Landed gentry in China

Wang family home, a prominent Shanxi gentry family, in Lingshi County
The art of gentleman scholars tended to idealize retreat into the beauties of nature and contemplation, an idea parallel to the travel literature of Su Shi and Yuan Hongdao; painting by Song Dynasty artist Ma Yuan, c. 1200–1230.

The "gentry", or "landed gentry" in China was the elite who held privileged status through passing the Imperial exams, which made them eligible to hold office.
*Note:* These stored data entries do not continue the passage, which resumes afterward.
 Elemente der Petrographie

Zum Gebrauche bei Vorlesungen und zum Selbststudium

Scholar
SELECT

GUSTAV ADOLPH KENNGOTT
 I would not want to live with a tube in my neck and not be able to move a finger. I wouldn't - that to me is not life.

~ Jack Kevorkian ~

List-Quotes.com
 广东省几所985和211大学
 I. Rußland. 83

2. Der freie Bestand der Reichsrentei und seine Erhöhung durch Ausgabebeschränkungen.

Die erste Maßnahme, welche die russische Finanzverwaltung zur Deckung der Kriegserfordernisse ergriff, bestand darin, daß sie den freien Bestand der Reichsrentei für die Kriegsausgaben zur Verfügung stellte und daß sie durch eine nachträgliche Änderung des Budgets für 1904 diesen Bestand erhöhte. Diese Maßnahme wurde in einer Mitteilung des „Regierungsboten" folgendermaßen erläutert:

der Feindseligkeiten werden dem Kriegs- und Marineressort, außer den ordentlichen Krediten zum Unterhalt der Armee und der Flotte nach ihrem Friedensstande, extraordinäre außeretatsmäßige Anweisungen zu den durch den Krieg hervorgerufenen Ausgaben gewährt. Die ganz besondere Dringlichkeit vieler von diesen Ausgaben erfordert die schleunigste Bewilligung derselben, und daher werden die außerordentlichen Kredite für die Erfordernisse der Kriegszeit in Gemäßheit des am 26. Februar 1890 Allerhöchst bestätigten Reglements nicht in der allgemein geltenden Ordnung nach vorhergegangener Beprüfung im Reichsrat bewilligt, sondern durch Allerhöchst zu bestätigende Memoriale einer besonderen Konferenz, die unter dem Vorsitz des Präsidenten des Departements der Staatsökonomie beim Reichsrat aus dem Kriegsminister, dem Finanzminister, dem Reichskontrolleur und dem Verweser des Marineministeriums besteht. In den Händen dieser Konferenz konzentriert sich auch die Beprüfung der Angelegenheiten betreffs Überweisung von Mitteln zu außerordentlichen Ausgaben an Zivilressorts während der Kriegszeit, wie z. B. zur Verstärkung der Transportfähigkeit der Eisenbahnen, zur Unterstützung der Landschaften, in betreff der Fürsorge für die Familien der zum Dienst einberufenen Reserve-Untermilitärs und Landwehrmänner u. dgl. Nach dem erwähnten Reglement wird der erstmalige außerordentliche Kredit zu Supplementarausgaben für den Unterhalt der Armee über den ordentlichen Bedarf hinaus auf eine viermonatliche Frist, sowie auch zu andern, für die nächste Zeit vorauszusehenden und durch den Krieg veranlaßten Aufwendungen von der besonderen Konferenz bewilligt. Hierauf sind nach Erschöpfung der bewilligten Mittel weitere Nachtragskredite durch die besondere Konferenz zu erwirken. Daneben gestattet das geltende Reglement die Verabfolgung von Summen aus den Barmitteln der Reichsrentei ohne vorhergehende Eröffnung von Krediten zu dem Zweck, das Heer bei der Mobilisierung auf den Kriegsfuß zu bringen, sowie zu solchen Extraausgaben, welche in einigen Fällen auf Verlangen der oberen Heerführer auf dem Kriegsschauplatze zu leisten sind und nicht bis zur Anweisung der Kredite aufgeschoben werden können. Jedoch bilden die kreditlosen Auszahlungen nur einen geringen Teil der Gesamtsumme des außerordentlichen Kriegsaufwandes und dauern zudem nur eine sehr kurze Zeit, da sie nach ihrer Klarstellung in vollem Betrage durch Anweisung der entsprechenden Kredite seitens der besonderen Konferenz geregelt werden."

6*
These literati, or scholar-officials, (shenshi 紳士 or jinshen 縉紳), also called 士紳 shishen "scholar gentry" or 鄉紳 xiangshen "local gentry", held a virtual monopoly on office holding, and overlapped with an unofficial elite of the wealthy. The Tang and Song dynasties expanded the civil service exam to replace the nine-rank system which favored hereditary and largely military aristocrats.[1] As a social class they included retired mandarins or their families and descendants. Owning land was often their way of preserving wealth.[2]

  1. ^ Brian Hook, ed., The Cambridge Encyclopedia of China (Cambridge University Press, 2nd ed. 1991), p. 200 ISBN 052135594X
  2. ^ Chang Chung-li [Zhongli Zhang], The Chinese Gentry: Studies on Their Role in Nineteenth-Century Chinese Society (Seattle: University of Washington Press, 1955).